La cathédrale de Strasbourg arrive à un moment charnière de sa construction. Elle a l'ambition de dépasser en hauteur ses consœurs de Fribourg, Ulm, Cologne, Vienne et Ratisbonne. Cette tâche sera attribuée à Ulrich d'Ensingen.
Le maître d'œuvre est réputé pour ses chantiers des églises d'Ulm et de Notre-Dame d'Esslingen près de Stuttgart et de la cathédrale de Bâle. Il est aussi consulté pour la construction du Dôme de Milan.
Il entreprend alors la construction de l'octogone de la haute tour.
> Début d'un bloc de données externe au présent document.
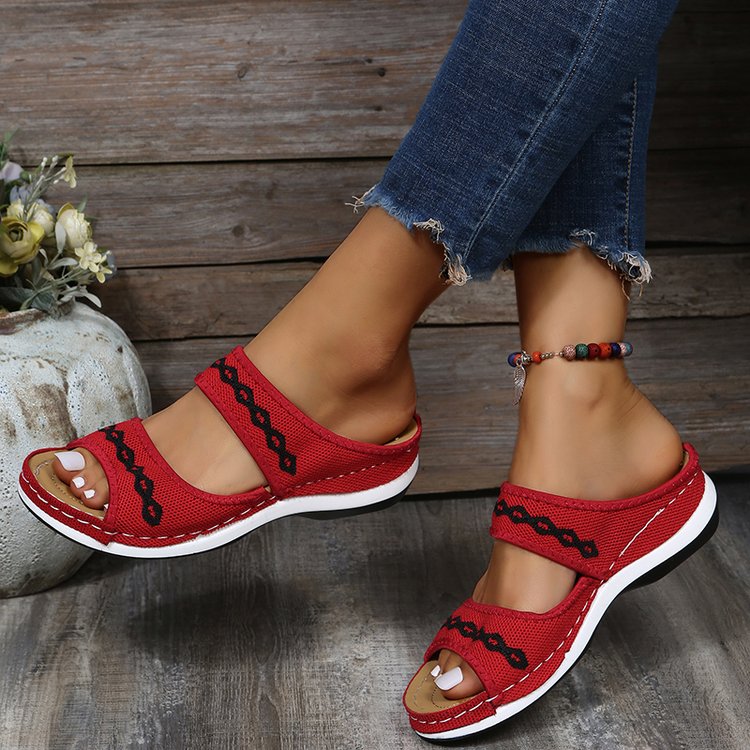 Ladies Sandals with DynamicSupport Technology - LunaStride-Red-3.0-State of Style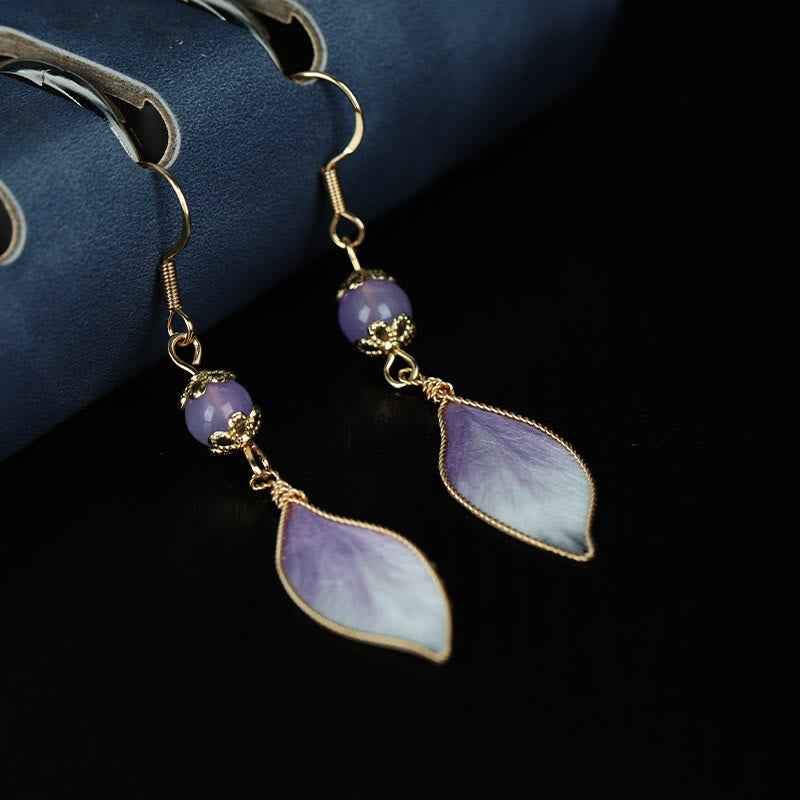 Fortune Jewel Silk Art Handmade Purple Gradient Petals Blessing Dangle Earrings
Les sculptures sont fortement influencées par le style de bohème et en particulier de l'art pragois. Prague est à cette époque un centre artistique où convergent de nombreux artisans. Jean Hültz achève la flèche en 1439. Elle culmine à 142 m et devient le plus haut monument en pierre d'Europe, à des milliers de kilomètres de Strasbourg la pyramide de Khéops affiche toujours 146 m.
L'itinérance des artisans et des maîtres d'œuvre
Les livres de comptes du début du XVe siècle du chantier de la cathédrale livrent quelques informations sur l'itinérance des bâtisseurs. En effet, ceux-ci travaillent d'un édifice à un autre selon l'importance du chantier ou encore de la saison. De même, le Livre de bourgeoisie strasbourgeois liste entre autres les origines des tailleurs de pierre, sculpteurs, parliers et maîtres d'œuvre. Ils viennent de la région rhénane, du Danube, de Rhénanie, de Lorraine, de Suisse, de Souabe, de Franconie ou encore de Thuringe.
Les architectes, constructeurs ou restaurateurs, qui suivront ne feront pas exception à la règle et poursuivront cette tradition d'influences mutuelles et d'échanges. Hans Hammer a œuvré en Hongrie avant d'arriver à Strasbourg, Jost Dotzinger est né à Worms et a fait ses débuts à Bâle et plus tard la Renaissance italienne inspira Hans Thomann Uhlberger pour la création de l'horloge astronomique.
En 1681, Strasbourg devient française.
La cathédrale verra ensuite se succéder Joseph Massol qui conçoit la sacristie et le facteur d'orgues Andreas Silbermann né en Saxe.
Au XVIIIe siècle, l'architecte du roi Louis XV Jacques-François Blondel restaurera la tour de la croisée du transept et Jean-Laurent Goetz originaire du Pays de Nassau créera les arcatures néo-gothiques qui porteront son nom.
Au XIXe et XXe siècle, le Strasbourgeois Gustave Klotz donnera à la tour de la croisée du transept son aspect d'aujourd'hui et les architectes de Cologne Ludwig Arntz et Johann Knauth entreprendront des chantiers de restauration d'ampleur.
Ce dernier a d'ailleurs sauvé la cathédrale en consolidant le pilier qui soutient la haute tour et la flèche.
Johann Knauth est pourtant mort dans l'indigence (en 1924) car il ne souhait pas changer de nationalité après la guerre.
De nombreux aléas ont marqué la cathédrale de Strasbourg, dans sa construction et dans son histoire. Elle est cependant devenue un monument emblématique et a su tirer parti de la diversité d'origines de ses maîtres d'œuvre et de ses artisans. Elle s'est aussi inspirée de ses consœurs européennes et les a inspirées à son tour.
De nos jours, la Fondation de l'Œuvre Notre-Dame s'attache à poursuivre les échanges avec d'autres professionnels de la conservation-restauration. Des rendez-vous comme ceux organisés par l'Association des architectes de cathédrales (Strasbourg, Cologne, Fribourg, Bâle, Milan, Trondheim, Vitoria, etc.) sont des moments essentiels au partage d'informations et de techniques pour pérenniser les édifices pour lesquels nous travaillons.